— Start of Raw records —
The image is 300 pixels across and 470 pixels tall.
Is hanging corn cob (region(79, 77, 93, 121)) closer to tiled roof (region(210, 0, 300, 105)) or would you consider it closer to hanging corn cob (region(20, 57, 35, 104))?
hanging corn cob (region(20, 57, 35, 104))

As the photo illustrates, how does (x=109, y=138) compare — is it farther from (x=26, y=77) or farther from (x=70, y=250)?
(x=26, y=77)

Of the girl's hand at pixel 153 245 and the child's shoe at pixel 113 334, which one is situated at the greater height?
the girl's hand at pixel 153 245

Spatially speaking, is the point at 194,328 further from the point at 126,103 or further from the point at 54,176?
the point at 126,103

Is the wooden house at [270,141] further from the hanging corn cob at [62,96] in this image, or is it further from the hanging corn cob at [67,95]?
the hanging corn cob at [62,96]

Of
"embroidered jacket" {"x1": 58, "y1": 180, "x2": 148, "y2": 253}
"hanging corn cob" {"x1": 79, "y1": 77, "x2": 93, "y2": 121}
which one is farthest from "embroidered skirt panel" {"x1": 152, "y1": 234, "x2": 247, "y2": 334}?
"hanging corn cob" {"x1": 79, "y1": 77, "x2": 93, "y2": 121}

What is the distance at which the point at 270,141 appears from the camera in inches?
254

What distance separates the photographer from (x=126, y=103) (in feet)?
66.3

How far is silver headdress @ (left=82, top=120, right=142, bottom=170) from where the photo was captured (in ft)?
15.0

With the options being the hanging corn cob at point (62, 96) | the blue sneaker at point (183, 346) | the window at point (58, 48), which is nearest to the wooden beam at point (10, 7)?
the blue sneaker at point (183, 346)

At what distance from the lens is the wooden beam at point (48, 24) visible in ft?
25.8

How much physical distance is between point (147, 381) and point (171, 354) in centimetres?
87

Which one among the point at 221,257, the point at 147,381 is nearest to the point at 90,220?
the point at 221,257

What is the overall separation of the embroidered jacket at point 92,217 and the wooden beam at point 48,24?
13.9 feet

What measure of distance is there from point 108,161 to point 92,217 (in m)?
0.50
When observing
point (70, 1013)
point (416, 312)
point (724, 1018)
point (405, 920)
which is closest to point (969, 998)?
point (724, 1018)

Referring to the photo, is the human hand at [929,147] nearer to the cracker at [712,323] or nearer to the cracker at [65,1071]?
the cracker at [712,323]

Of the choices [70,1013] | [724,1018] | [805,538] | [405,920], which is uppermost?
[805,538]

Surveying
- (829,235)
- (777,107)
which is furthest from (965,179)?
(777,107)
— End of Raw records —
▶ Exercise task
Pick out every line in the entries above that contains the string "embroidered", and copy each one. Case counts.

▶ Exercise output
"embroidered jacket" {"x1": 58, "y1": 180, "x2": 148, "y2": 253}
which one is farthest from "embroidered skirt panel" {"x1": 152, "y1": 234, "x2": 247, "y2": 334}?
What is the overall separation of the embroidered jacket at point 92,217 and the wooden beam at point 48,24?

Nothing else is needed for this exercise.